Bridget opened her mouth to speak, but she kissed him on the cheek instead and helped him to his feet. The light in her eyes withdrew immediately though, and he knew she was enduring their humiliation in silence, worrying it like a sore tooth. She'd never completely understood the life of the young academic: why he taught four classes a semester for a fraction of the salary of professors who taught two, why he was never paid for the articles he published, why he stayed up till all hours of the night writing comments on the papers of students who would only throw them away after looking at the grade.
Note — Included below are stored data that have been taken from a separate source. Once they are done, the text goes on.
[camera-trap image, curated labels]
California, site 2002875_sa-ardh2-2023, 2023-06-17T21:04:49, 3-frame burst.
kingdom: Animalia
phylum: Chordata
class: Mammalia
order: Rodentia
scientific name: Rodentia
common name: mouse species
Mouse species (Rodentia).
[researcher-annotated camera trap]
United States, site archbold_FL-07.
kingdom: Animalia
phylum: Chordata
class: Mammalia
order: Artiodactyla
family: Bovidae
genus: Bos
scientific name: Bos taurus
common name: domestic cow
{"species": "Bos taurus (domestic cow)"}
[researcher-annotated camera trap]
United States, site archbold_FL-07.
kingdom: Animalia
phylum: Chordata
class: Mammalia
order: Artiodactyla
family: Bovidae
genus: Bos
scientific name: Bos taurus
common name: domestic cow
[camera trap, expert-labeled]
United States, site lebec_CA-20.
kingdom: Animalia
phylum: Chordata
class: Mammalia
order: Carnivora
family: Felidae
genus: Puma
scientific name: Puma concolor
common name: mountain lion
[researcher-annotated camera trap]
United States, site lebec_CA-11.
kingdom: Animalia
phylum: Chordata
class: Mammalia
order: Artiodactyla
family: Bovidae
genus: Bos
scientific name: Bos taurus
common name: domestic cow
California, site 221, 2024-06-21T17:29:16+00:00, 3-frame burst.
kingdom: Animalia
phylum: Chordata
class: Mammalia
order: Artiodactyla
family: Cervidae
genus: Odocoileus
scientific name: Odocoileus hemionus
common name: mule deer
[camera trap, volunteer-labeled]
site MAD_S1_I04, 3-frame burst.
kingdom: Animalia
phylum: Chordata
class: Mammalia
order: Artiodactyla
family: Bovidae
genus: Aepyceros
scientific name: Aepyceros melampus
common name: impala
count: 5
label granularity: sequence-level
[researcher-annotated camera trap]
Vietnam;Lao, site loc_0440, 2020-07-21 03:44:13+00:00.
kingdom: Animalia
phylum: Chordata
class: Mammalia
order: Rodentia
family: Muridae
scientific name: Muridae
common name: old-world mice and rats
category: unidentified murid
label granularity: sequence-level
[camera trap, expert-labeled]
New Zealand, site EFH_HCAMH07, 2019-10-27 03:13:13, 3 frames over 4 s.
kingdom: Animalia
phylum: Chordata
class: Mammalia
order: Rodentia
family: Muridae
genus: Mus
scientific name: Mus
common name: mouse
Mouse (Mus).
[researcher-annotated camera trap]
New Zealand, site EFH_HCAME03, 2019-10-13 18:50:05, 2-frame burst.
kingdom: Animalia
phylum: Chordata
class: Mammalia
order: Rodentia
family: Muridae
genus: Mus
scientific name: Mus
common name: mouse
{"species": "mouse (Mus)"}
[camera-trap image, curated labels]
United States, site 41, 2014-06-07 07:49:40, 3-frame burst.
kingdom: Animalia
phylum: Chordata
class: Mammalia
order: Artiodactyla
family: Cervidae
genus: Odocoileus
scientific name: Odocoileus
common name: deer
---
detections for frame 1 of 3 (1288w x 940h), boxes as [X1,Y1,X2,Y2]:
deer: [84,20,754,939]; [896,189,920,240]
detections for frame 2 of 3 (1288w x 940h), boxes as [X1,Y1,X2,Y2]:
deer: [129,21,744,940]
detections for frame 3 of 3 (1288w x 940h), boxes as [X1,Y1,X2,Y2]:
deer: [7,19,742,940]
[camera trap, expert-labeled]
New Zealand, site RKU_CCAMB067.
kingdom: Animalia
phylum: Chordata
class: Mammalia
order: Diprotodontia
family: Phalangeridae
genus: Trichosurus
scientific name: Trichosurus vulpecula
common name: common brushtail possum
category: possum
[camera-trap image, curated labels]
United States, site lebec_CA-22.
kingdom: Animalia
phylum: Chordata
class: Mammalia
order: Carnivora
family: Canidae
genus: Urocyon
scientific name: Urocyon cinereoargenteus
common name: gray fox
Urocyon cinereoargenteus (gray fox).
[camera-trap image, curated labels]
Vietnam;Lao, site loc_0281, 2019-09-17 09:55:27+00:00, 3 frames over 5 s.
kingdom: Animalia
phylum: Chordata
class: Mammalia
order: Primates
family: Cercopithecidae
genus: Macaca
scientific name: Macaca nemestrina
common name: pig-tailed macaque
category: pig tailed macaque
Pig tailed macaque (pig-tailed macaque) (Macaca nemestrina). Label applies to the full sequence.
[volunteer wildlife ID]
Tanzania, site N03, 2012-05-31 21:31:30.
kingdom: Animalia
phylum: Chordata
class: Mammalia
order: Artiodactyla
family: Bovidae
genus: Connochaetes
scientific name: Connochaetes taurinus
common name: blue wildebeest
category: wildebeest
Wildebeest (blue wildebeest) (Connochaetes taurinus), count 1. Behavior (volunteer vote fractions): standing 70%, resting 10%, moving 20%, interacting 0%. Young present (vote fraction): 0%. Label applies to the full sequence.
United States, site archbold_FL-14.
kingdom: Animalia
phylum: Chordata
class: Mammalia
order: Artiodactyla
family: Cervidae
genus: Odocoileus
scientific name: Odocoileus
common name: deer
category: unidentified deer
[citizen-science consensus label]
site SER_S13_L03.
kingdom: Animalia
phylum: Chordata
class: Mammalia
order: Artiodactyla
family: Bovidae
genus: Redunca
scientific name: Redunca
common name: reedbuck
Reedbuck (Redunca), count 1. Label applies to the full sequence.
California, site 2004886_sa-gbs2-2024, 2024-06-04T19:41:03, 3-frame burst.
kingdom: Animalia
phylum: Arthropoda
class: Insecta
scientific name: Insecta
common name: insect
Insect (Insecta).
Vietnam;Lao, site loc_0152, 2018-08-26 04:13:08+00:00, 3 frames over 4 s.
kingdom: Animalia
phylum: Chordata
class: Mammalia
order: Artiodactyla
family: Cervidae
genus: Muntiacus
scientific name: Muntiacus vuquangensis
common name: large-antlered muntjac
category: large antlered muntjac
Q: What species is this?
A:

But for now she held her tongue and went to fetch his clothes from the closet. Nelson stood and wobbled away from the bed. He leaned unsteadily against the window, his breath misting on the glass. He watched the cars rushing by in the road below, a white blur of headlights coming one way, a red stream of taillights going the other, and he was grateful for the numbness of the drugs.